Are you giving the three elements of the Old Testament blessing to your child? Have you received them from your parents? Either way, read Smalley and Trent’s book. They give wonderful insights into how to do a good job of bestowing the blessing, and how to handle the pain of not receiving the blessing.

Eph. 6:4f “. . .of the Lord.”

In raising children, parents should clearly set before their minds the object and goal of their efforts. All is to be “of the Lord.” In the Christian home, God should be everywhere, omnipresent, omni-important. He is the end of all discipline and instruction. “Nurture and admonition” are learned from the Lord and administered for the Lord in order to direct children to the Lord.
“The very heart of Christian nurture is this: to bring the heart of the child to the heart of the Savior” (Hendriksen). Children are gifts from God (PS 127:3) to be raised for God. Every Christian parent’s highest desire should be for their children to grow up and serve the Lord. This is more important than good health, educational feats, material prosperity, and social acceptance. All else we leave our children is useless if we fail to bring them up for the Lord.
The main responsibility for child-rearing lies in the home. Schools, day care centers, governments, and churches cannot raise children well. A church gives its all and best, but little can be done in the few hours we have a child each week. Ultimately, the task of raising children is assigned to parents.
Parents, do your best to try to mold and train your children for God. They can know, learn about, and serve “the Lord.” Jesus said, “Let the children alone, and do not hinder them from coming to Me” (MT 19:14a NASB).
Children are often more spiritual than adults. Our Master recognized this and gave the attitude of children an exalted place in His kingdom, saying, “The kingdom of heaven belongs to such as these” (MT 19:14b NASB).
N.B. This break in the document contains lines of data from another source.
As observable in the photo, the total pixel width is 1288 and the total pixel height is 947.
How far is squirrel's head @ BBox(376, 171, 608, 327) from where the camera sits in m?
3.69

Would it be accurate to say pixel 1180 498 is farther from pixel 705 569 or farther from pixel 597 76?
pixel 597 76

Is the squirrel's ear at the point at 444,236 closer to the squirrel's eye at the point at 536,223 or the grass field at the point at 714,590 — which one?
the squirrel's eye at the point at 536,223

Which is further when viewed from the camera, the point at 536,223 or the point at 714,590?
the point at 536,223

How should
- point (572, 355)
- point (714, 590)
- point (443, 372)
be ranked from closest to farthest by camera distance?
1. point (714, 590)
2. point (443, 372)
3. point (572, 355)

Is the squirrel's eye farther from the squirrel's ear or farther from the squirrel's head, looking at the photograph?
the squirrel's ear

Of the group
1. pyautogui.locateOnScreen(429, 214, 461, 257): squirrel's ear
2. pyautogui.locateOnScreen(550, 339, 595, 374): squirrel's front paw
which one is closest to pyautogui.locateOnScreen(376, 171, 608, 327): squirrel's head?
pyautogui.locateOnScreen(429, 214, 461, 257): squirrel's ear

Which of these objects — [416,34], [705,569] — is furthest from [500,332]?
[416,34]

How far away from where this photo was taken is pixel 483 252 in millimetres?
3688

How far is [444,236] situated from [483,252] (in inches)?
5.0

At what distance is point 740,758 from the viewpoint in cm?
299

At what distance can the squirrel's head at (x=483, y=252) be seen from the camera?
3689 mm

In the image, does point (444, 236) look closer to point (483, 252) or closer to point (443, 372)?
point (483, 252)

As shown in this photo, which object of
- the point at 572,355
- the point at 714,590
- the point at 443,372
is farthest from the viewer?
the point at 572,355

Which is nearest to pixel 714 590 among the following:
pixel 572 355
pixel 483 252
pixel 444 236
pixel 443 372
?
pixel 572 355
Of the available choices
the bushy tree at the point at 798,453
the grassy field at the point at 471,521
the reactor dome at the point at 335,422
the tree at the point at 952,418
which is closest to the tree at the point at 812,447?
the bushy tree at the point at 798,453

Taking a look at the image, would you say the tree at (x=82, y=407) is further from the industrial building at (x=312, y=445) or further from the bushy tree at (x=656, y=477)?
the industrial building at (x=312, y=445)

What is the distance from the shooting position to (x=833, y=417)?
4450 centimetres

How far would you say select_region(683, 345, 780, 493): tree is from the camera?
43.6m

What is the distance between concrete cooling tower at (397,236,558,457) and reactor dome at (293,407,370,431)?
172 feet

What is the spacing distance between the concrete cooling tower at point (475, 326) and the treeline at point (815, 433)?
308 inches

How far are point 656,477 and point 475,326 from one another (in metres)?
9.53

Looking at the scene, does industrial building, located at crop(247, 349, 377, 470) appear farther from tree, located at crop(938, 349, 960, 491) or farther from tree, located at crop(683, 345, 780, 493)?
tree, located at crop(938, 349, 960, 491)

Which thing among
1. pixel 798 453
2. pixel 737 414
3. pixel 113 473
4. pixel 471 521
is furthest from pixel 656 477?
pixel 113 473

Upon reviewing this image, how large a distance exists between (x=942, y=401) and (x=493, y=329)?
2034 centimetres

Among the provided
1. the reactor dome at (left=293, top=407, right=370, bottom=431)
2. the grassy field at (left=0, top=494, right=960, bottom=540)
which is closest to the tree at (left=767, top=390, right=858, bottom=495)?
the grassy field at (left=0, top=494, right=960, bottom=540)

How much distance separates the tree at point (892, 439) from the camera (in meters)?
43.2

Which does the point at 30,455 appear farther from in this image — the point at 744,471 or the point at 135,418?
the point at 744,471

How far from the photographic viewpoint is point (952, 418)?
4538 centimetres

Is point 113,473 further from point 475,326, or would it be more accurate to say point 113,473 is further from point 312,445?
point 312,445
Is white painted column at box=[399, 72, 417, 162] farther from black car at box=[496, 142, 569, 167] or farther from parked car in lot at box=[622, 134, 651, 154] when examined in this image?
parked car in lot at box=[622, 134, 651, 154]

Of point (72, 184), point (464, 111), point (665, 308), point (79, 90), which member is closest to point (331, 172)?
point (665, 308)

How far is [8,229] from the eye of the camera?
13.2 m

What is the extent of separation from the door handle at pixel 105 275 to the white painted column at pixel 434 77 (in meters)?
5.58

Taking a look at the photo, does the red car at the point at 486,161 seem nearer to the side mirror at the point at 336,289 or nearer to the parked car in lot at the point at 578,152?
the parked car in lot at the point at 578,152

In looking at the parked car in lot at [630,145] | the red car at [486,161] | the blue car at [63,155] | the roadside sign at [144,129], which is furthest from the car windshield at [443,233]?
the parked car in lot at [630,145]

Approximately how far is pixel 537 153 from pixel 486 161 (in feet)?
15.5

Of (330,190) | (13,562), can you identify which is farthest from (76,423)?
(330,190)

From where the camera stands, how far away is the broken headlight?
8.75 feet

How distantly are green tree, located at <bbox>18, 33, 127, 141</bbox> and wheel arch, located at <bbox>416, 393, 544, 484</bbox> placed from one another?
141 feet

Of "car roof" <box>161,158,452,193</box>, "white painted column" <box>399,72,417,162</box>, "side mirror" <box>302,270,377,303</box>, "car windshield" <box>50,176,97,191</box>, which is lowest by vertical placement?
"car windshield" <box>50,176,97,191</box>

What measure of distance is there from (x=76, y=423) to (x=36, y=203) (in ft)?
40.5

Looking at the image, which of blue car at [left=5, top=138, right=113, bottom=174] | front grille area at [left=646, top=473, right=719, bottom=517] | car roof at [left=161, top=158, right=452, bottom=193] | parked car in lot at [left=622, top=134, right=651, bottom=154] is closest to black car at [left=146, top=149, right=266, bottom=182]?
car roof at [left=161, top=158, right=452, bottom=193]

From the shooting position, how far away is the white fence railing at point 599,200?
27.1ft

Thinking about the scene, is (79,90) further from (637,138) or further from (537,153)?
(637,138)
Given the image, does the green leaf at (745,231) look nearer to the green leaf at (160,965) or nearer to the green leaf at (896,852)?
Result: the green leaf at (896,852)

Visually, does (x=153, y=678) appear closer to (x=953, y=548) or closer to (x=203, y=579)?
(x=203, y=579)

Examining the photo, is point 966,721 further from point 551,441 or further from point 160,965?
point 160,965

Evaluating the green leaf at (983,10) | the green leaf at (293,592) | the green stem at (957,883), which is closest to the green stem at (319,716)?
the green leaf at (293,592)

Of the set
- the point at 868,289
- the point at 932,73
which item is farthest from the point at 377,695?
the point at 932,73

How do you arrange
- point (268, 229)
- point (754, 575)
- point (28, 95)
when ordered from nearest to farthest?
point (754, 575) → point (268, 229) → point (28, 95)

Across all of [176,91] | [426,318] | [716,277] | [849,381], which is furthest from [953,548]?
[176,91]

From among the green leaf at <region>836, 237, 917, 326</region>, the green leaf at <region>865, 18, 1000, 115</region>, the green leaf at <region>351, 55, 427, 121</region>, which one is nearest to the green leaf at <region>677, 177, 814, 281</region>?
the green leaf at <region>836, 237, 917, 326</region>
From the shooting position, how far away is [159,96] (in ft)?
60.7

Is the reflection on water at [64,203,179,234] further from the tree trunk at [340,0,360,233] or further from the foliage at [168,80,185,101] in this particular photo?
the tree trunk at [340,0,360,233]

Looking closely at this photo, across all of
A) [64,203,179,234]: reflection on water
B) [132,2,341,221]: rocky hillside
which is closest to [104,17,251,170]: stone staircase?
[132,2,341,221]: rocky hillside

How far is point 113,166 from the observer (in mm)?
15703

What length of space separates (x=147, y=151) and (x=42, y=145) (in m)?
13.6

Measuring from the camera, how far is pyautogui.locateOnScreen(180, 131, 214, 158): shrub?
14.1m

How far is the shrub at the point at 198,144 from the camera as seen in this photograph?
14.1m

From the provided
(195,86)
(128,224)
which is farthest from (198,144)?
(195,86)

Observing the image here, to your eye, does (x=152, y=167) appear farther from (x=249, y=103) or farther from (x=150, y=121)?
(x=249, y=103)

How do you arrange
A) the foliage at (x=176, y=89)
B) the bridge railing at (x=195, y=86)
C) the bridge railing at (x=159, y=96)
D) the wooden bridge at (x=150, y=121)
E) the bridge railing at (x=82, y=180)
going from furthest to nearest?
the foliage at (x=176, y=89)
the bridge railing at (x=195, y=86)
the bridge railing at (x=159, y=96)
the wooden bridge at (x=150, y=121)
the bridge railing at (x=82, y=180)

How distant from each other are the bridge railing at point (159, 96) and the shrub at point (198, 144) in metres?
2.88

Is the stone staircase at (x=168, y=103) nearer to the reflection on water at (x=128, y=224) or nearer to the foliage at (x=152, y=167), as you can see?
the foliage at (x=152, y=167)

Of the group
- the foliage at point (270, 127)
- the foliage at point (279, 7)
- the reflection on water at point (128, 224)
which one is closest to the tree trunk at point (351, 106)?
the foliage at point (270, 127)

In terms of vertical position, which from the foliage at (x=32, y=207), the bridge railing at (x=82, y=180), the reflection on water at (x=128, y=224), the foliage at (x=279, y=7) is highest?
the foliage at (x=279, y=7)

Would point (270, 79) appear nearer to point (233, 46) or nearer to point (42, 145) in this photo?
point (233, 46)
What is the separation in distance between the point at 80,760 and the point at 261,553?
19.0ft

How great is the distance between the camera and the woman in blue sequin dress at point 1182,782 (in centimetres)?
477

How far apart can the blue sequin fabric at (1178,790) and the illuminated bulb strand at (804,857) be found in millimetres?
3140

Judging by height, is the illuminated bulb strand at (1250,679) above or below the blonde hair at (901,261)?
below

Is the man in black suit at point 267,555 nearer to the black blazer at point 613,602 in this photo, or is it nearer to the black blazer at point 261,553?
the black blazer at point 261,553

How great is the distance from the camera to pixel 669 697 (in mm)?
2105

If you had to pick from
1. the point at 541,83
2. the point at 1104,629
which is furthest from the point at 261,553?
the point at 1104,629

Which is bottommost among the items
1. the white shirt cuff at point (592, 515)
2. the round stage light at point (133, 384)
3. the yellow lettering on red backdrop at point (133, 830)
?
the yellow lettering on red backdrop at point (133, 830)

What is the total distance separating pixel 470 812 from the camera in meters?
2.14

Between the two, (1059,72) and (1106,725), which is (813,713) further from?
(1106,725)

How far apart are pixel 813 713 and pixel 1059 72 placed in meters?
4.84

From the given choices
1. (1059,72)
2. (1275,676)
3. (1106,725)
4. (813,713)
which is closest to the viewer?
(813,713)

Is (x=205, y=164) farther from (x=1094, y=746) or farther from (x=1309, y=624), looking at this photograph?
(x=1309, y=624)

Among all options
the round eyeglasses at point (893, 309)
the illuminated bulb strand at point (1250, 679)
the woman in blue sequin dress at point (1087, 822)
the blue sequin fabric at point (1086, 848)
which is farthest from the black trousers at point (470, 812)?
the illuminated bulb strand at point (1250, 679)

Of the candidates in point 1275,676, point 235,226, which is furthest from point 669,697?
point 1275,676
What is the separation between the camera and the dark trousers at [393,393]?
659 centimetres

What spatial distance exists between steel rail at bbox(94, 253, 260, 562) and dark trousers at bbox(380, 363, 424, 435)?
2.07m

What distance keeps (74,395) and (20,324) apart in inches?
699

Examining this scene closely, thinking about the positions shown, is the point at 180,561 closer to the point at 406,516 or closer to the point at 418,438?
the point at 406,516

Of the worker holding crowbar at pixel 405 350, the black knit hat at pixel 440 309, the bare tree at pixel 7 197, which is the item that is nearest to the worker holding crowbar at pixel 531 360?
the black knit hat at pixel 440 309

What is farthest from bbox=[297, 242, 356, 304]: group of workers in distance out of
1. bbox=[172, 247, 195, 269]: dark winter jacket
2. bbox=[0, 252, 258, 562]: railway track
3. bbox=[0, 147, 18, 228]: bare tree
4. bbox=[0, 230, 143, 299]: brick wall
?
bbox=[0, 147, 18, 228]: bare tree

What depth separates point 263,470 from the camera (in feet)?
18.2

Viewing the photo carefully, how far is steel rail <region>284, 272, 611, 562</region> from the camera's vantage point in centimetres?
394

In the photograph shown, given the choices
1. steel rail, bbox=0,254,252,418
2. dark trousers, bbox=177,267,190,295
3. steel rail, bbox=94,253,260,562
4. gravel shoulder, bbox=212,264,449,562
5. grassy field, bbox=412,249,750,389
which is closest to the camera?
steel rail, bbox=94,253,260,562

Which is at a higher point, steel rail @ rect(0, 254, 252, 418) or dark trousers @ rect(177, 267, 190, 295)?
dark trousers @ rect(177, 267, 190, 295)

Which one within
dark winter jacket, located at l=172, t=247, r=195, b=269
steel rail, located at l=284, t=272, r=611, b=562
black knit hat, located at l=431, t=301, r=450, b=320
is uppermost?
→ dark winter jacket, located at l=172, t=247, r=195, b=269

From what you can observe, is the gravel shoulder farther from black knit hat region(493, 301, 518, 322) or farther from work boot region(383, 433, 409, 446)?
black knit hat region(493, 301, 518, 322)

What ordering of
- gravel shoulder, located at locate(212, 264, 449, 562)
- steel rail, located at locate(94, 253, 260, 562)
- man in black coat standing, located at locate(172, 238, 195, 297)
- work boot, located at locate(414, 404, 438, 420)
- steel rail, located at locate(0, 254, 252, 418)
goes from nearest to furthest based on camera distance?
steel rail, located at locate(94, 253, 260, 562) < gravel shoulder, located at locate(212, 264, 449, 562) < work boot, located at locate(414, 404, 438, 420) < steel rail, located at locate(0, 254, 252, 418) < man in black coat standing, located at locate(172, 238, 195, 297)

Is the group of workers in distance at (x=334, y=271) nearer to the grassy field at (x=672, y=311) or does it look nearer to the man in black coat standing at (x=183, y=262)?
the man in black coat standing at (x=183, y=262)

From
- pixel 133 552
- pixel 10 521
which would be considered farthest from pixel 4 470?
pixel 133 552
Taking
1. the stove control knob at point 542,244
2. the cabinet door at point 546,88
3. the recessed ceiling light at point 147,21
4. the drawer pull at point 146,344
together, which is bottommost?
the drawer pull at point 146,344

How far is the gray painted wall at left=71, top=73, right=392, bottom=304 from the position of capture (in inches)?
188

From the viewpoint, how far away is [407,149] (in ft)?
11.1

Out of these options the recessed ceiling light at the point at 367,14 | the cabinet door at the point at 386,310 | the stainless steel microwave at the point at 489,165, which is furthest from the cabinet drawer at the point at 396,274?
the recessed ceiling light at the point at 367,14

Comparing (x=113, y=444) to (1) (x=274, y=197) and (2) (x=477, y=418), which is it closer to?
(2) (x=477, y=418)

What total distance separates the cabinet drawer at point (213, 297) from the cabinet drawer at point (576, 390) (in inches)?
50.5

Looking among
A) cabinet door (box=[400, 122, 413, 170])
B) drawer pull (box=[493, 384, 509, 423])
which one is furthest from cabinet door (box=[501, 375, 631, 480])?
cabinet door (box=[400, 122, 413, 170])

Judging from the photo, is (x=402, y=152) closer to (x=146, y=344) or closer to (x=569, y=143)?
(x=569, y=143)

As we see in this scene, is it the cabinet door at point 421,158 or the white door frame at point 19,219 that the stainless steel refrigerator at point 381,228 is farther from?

When Jesus wanted to illustrate true spiritual greatness, He did not point to kings, dignitaries, apostles, or pastors. He rather “called a child to Himself and stood him in their midst” (see MT 18:1-4). Children are capable of genuine religious experience, and parents are to encourage them in this.
This having been said, let me hasten to say there are no guarantees in child-rearing. Properly raised children often go awry. Several children can grow up in the same Christian home with varying results, some serve God, some do not. A child raised in sin sometimes grows up to be a model of Christian virtue (thank God for personal soulwinning!). For better and for worse, there are exceptions to the rule, but the normal, desirable, pattern is for parents to bequeath the heritage of righteousness from generation to generation.
Parents, I want to encourage you. You can make a vital difference for God in your child’s life. John Randolph, the brilliant political leader, said, “When I try to make myself an infidel, I feel the hand of Mother on my head and hear her prayers for my soul, and I start back from all infidelity.”
I readily admit, it is hard to raise children, harder to raise well behaved children, hardest to raise God-loving children. However, “hard, harder, and hardest” are not “impossible.” Christian parents have for centuries successfully raised godly children even in the most adverse circumstances.
We Christian parents have outside help. Though the world, the flesh, and the devil oppose us, God the mighty warrior favors us and wants to help us raise our children for Him. Parents, use your spiritual resources, call God to your aid. If you are on His team, pushing the same direction He is, enlist Him as your partner. “God is in the business of building homes, and he is on our side if we are truly trying to obey him and follow his directions” (Boice).